My alarm state machine allows registering a call back for state changes, which meant that adding a plug in to Pushover for remote notifications was trivial.


So, this isn’t without risk. I’m attaching something which can be remotely controlled to a system which is traditionally air gapped. What did I consider, what could happen, do I care?

If you think there’s something I’ve missed stupidly, send me a message on Twitter.

Connection to Alarm

The physical interface to the alarm panel connects only to outputs to other peripherals. If you could output 12V onto those lines, then the outside sounders would never trigger.

Mitigating this via optoisolators ensures that there is no electrical connection between the interface and the alarm. So it’s not possible to inject the 12V, further the interface board is only 3.3V, which is likely a low to alarm peripherals anyway.

The optoisolators will break down at 5kV AC (after more then a minute), however generating that from the Pi hardware (via software) is very unlikely.

Power Source

The Pi’s voltage regulator is connected to the auxiliary power output from the alarm. The auxiliary output is produced separately from that which feeds the outputs, alarm MCU and it is fused separately.

You could in theory use the Pi to try and draw too much current, or maybe attempt some kind of timing attack by greying out the power supply. However everything is very well decoupled, so it’s unlikely.

The most probable attack would be to try to blow the fuse that feeds the auxiliary output, at which point the alarm system will go into alarm.

Attack WiFi

The Pi is connected to WiFi, and an deauthentication attack could be leveraged against it. This would remove the ability for it to notify, however it would still record.

Given this is an informational service (and will not trigger police action) I’m happy to accept this risk. It’s unlikely a thief would even know this is present.

I could move this project to Ethernet with a dongle or different Pi, removing this risk. A different mitigation would be to bring a USB GSM modem into the mix, and use it to send SMS’ if system could not trigger Pushover. (BT RedCare often has a GSM fallback.)


This to me is the biggest risk, if you managed to get through the various layers of defence this device lives behind, you would be able to extract information about when we are likely to be at home, or when the alarm is set.

I’m not going to talk specifically about mitigation to IP attacks.
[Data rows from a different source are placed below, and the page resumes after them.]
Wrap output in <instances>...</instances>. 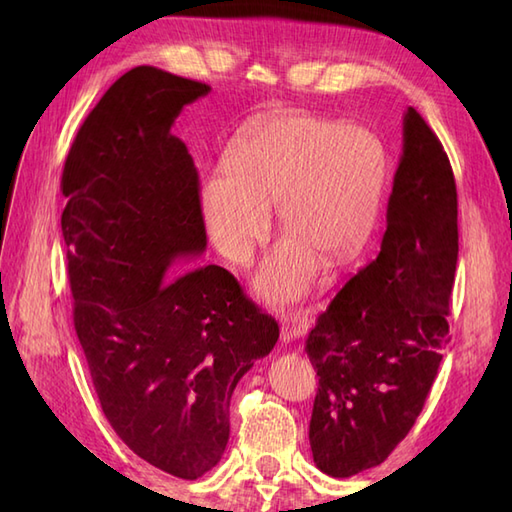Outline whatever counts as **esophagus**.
<instances>
[{
    "mask_svg": "<svg viewBox=\"0 0 512 512\" xmlns=\"http://www.w3.org/2000/svg\"><path fill=\"white\" fill-rule=\"evenodd\" d=\"M310 328L306 310H290L281 314V343H292L303 336Z\"/></svg>",
    "mask_w": 512,
    "mask_h": 512,
    "instance_id": "esophagus-1",
    "label": "esophagus"
}]
</instances>
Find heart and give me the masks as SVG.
Segmentation results:
<instances>
[{
  "label": "heart",
  "mask_w": 512,
  "mask_h": 512,
  "mask_svg": "<svg viewBox=\"0 0 512 512\" xmlns=\"http://www.w3.org/2000/svg\"><path fill=\"white\" fill-rule=\"evenodd\" d=\"M224 171L200 182V211L215 248L244 264L270 226L277 202L288 233L257 270L259 295L301 297L319 270L350 259L372 228L385 151L369 129L317 116H277L226 151Z\"/></svg>",
  "instance_id": "obj_1"
}]
</instances>
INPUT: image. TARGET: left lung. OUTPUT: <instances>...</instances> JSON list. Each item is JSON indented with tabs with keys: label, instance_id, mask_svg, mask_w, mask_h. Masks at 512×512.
I'll return each instance as SVG.
<instances>
[{
	"label": "left lung",
	"instance_id": "1",
	"mask_svg": "<svg viewBox=\"0 0 512 512\" xmlns=\"http://www.w3.org/2000/svg\"><path fill=\"white\" fill-rule=\"evenodd\" d=\"M455 264L451 162L409 107L380 253L336 292L306 339L319 376L310 447L325 475L378 466L411 431L449 343Z\"/></svg>",
	"mask_w": 512,
	"mask_h": 512
}]
</instances>
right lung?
I'll return each instance as SVG.
<instances>
[{
    "instance_id": "add662e5",
    "label": "right lung",
    "mask_w": 512,
    "mask_h": 512,
    "mask_svg": "<svg viewBox=\"0 0 512 512\" xmlns=\"http://www.w3.org/2000/svg\"><path fill=\"white\" fill-rule=\"evenodd\" d=\"M206 83L138 65L85 118L65 158L74 330L116 436L182 480L220 462L233 389L279 339L273 317L204 253L198 171L171 134Z\"/></svg>"
}]
</instances>
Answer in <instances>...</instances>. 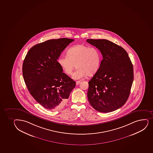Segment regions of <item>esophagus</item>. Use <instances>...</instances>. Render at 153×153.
<instances>
[{
  "label": "esophagus",
  "instance_id": "1",
  "mask_svg": "<svg viewBox=\"0 0 153 153\" xmlns=\"http://www.w3.org/2000/svg\"><path fill=\"white\" fill-rule=\"evenodd\" d=\"M80 83V81H76V84L77 85H78Z\"/></svg>",
  "mask_w": 153,
  "mask_h": 153
}]
</instances>
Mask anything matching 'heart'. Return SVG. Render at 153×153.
<instances>
[{
    "label": "heart",
    "mask_w": 153,
    "mask_h": 153,
    "mask_svg": "<svg viewBox=\"0 0 153 153\" xmlns=\"http://www.w3.org/2000/svg\"><path fill=\"white\" fill-rule=\"evenodd\" d=\"M67 54L58 58V64L68 75H70L76 66L77 68L72 75L74 79H81L87 74L94 75L100 67L102 54L97 48L76 45L69 48Z\"/></svg>",
    "instance_id": "b5f03b06"
}]
</instances>
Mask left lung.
<instances>
[{"mask_svg": "<svg viewBox=\"0 0 153 153\" xmlns=\"http://www.w3.org/2000/svg\"><path fill=\"white\" fill-rule=\"evenodd\" d=\"M100 51V67L88 82L87 97L95 110L108 113L126 102L133 81V65L123 48L106 39H88Z\"/></svg>", "mask_w": 153, "mask_h": 153, "instance_id": "left-lung-1", "label": "left lung"}]
</instances>
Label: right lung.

Suffice to say my home network is better secured then most businesses and I take further measures with sensitive devices.


All together a nice Saturday project, completed start to finish. The main extension I want to do is pestering users to arm the alarm.

Another possible extension, however will need a lot of thought is being able to set the alarm via the API. Zones can be configured as key switches which can set/unset the alarm, so I’d need some incorruptible hardware logic to ensure it can only set.